* Exercise material

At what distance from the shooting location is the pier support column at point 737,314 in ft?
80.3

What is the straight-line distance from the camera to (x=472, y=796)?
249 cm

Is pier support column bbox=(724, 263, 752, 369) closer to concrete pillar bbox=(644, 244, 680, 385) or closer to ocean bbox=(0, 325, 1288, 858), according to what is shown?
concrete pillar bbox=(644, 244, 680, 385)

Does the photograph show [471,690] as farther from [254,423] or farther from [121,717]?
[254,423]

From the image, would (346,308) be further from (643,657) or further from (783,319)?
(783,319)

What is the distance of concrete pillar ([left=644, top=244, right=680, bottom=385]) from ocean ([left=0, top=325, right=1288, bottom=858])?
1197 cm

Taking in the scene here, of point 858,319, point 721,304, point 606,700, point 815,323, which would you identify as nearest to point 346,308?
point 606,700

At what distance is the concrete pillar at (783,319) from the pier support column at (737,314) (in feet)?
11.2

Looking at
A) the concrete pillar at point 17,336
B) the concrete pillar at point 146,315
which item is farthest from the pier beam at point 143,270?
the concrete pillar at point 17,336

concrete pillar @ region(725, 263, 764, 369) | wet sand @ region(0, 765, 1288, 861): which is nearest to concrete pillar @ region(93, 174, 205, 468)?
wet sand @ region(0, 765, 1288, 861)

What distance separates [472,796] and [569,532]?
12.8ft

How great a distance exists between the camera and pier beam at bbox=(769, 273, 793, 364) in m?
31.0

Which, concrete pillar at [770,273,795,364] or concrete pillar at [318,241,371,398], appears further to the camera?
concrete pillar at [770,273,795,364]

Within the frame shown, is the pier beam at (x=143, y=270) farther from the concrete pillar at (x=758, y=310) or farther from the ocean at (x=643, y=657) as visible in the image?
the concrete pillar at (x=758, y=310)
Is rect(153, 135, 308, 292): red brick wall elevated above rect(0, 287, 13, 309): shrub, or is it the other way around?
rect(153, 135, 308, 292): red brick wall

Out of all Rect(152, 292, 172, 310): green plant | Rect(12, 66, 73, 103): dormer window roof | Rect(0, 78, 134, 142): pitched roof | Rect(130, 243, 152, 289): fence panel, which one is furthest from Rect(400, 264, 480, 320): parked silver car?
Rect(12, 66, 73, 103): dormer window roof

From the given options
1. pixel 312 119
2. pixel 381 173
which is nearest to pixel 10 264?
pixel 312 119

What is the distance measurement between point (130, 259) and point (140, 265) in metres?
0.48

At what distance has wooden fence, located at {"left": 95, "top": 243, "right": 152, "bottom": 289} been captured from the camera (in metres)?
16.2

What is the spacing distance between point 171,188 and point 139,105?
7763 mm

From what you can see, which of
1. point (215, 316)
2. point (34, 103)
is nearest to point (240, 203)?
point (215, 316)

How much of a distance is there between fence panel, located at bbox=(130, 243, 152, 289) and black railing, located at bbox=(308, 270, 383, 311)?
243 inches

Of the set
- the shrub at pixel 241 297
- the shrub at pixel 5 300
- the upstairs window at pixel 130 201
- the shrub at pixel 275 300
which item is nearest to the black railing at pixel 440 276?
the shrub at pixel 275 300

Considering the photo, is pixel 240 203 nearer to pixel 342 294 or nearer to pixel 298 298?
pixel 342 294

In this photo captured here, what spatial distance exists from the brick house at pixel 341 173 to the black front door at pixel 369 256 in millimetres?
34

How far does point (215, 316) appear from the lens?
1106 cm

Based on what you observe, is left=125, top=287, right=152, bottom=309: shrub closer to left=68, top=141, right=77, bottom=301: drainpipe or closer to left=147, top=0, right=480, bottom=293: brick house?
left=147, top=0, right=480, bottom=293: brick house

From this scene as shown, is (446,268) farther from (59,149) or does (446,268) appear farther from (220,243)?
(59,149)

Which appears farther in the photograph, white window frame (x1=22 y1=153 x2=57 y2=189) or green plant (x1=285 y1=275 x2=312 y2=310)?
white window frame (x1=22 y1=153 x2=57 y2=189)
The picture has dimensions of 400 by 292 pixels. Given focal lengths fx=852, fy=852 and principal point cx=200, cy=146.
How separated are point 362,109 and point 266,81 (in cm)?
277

* Aim
Can you copy out the entire listing above, every line word for word, with nothing added, dropped or changed?

* Solution for this task
At what distance from the shooting location is the pier support column at point 737,314 in ft?
80.3

What is the straight-line distance from the camera to (x=472, y=796)?
249 cm

Is pier support column bbox=(724, 263, 752, 369) closer to concrete pillar bbox=(644, 244, 680, 385) or closer to ocean bbox=(0, 325, 1288, 858), according to what is shown?
concrete pillar bbox=(644, 244, 680, 385)

Does the photograph show [471,690] as farther from [254,423] or farther from [121,717]?
[254,423]

From the image, would (346,308) be further from (643,657) or further from (783,319)?
(783,319)

What is the distance of concrete pillar ([left=644, top=244, right=680, bottom=385]) from ocean ([left=0, top=325, right=1288, bottom=858])?
1197 cm

Taking in the scene here, of point 858,319, point 721,304, point 606,700, point 815,323, which would you identify as nearest to point 346,308?
point 606,700

At what distance is the concrete pillar at (783,319) from the pier support column at (737,314) (in feet)?
11.2

Looking at
A) the concrete pillar at point 17,336
B) the concrete pillar at point 146,315
which item is farthest from the pier beam at point 143,270?
the concrete pillar at point 17,336

concrete pillar @ region(725, 263, 764, 369) | wet sand @ region(0, 765, 1288, 861): which is nearest to concrete pillar @ region(93, 174, 205, 468)?
wet sand @ region(0, 765, 1288, 861)

What distance separates [472,796] and [569,532]?
12.8ft

How great a distance exists between the camera and pier beam at bbox=(769, 273, 793, 364) in m?
31.0

Which, concrete pillar at [770,273,795,364] or concrete pillar at [318,241,371,398], appears further to the camera?
concrete pillar at [770,273,795,364]

Within the frame shown, is the pier beam at (x=143, y=270) farther from the concrete pillar at (x=758, y=310) or farther from the ocean at (x=643, y=657) as visible in the image?
the concrete pillar at (x=758, y=310)
Is rect(153, 135, 308, 292): red brick wall elevated above rect(0, 287, 13, 309): shrub, or is it the other way around?
rect(153, 135, 308, 292): red brick wall

Out of all Rect(152, 292, 172, 310): green plant | Rect(12, 66, 73, 103): dormer window roof | Rect(0, 78, 134, 142): pitched roof | Rect(130, 243, 152, 289): fence panel, which one is furthest from Rect(400, 264, 480, 320): parked silver car?
Rect(12, 66, 73, 103): dormer window roof

From the given options
1. pixel 312 119
2. pixel 381 173
which is nearest to pixel 10 264?
pixel 312 119

What is the distance measurement between point (130, 259) and point (140, 265) in metres?
0.48

At what distance has wooden fence, located at {"left": 95, "top": 243, "right": 152, "bottom": 289} been captured from the camera (in metres)?
16.2

What is the spacing distance between point 171,188 and point 139,105?
7763 mm

From what you can see, which of
1. point (215, 316)
2. point (34, 103)
is nearest to point (240, 203)?
point (215, 316)

How much of a distance is there between fence panel, located at bbox=(130, 243, 152, 289) and black railing, located at bbox=(308, 270, 383, 311)?
243 inches

Of the set
- the shrub at pixel 241 297
- the shrub at pixel 5 300
- the upstairs window at pixel 130 201
- the shrub at pixel 275 300
which item is nearest to the black railing at pixel 440 276?
the shrub at pixel 275 300

Considering the photo, is pixel 240 203 nearer to pixel 342 294 or nearer to pixel 298 298?
pixel 342 294

In this photo captured here, what spatial distance exists from the brick house at pixel 341 173 to the black front door at pixel 369 256 in millimetres?
34

How far does point (215, 316) appear from the lens?
1106 cm

Based on what you observe, is left=125, top=287, right=152, bottom=309: shrub closer to left=68, top=141, right=77, bottom=301: drainpipe or closer to left=147, top=0, right=480, bottom=293: brick house?
left=147, top=0, right=480, bottom=293: brick house

From this scene as shown, is (446,268) farther from (59,149) or does (446,268) appear farther from (220,243)?
(59,149)

Which appears farther in the photograph, white window frame (x1=22 y1=153 x2=57 y2=189) or green plant (x1=285 y1=275 x2=312 y2=310)?
white window frame (x1=22 y1=153 x2=57 y2=189)
The picture has dimensions of 400 by 292 pixels. Given focal lengths fx=852, fy=852 and principal point cx=200, cy=146.
How separated are point 362,109 and point 266,81 (in cm)?
277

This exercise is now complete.